**Excerpted records:**
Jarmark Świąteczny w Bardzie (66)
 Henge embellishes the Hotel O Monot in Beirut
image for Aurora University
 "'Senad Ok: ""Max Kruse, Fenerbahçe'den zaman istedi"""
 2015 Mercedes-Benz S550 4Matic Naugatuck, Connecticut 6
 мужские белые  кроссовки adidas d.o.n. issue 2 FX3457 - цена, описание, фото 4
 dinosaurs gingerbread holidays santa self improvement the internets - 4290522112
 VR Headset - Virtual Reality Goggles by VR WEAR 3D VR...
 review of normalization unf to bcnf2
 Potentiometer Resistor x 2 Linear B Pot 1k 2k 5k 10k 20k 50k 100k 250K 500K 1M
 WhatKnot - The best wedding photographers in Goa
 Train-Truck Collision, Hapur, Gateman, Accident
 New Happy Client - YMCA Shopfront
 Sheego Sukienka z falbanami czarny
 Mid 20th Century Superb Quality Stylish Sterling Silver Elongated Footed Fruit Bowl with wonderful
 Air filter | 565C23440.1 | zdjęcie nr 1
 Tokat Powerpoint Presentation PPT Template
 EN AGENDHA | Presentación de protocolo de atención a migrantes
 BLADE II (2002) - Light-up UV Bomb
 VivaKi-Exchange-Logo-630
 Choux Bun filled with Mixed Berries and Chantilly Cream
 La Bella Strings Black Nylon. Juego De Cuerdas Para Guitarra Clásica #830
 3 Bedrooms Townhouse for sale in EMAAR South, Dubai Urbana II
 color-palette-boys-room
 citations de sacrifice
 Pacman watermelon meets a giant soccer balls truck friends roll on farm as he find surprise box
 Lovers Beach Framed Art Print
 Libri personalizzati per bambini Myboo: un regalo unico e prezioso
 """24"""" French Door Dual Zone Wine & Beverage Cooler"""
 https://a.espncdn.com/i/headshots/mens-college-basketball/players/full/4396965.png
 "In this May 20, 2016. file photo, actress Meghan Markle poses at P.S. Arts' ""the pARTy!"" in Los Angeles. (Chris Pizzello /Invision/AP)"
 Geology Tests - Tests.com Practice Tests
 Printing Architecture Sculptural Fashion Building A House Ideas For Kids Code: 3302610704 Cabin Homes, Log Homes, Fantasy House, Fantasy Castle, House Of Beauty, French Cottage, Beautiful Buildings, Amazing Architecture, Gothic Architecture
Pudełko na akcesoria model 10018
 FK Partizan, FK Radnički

**Goal of the exercise:** Set down the whole listing again. Keep every word as it is.

**Answer space:**
Jarmark Świąteczny w Bardzie (66)
 Henge embellishes the Hotel O Monot in Beirut
image for Aurora University
 "'Senad Ok: ""Max Kruse, Fenerbahçe'den zaman istedi"""
 2015 Mercedes-Benz S550 4Matic Naugatuck, Connecticut 6
 мужские белые  кроссовки adidas d.o.n. issue 2 FX3457 - цена, описание, фото 4
 dinosaurs gingerbread holidays santa self improvement the internets - 4290522112
 VR Headset - Virtual Reality Goggles by VR WEAR 3D VR...
 review of normalization unf to bcnf2
 Potentiometer Resistor x 2 Linear B Pot 1k 2k 5k 10k 20k 50k 100k 250K 500K 1M
 WhatKnot - The best wedding photographers in Goa
 Train-Truck Collision, Hapur, Gateman, Accident
 New Happy Client - YMCA Shopfront
 Sheego Sukienka z falbanami czarny
 Mid 20th Century Superb Quality Stylish Sterling Silver Elongated Footed Fruit Bowl with wonderful
 Air filter | 565C23440.1 | zdjęcie nr 1
 Tokat Powerpoint Presentation PPT Template
 EN AGENDHA | Presentación de protocolo de atención a migrantes
 BLADE II (2002) - Light-up UV Bomb
 VivaKi-Exchange-Logo-630
 Choux Bun filled with Mixed Berries and Chantilly Cream
 La Bella Strings Black Nylon. Juego De Cuerdas Para Guitarra Clásica #830
 3 Bedrooms Townhouse for sale in EMAAR South, Dubai Urbana II
 color-palette-boys-room
 citations de sacrifice
 Pacman watermelon meets a giant soccer balls truck friends roll on farm as he find surprise box
 Lovers Beach Framed Art Print
 Libri personalizzati per bambini Myboo: un regalo unico e prezioso
 """24"""" French Door Dual Zone Wine & Beverage Cooler"""
 https://a.espncdn.com/i/headshots/mens-college-basketball/players/full/4396965.png
 "In this May 20, 2016. file photo, actress Meghan Markle poses at P.S. Arts' ""the pARTy!"" in Los Angeles. (Chris Pizzello /Invision/AP)"
 Geology Tests - Tests.com Practice Tests
 Printing Architecture Sculptural Fashion Building A House Ideas For Kids Code: 3302610704 Cabin Homes, Log Homes, Fantasy House, Fantasy Castle, House Of Beauty, French Cottage, Beautiful Buildings, Amazing Architecture, Gothic Architecture
Pudełko na akcesoria model 10018
 FK Partizan, FK Radnički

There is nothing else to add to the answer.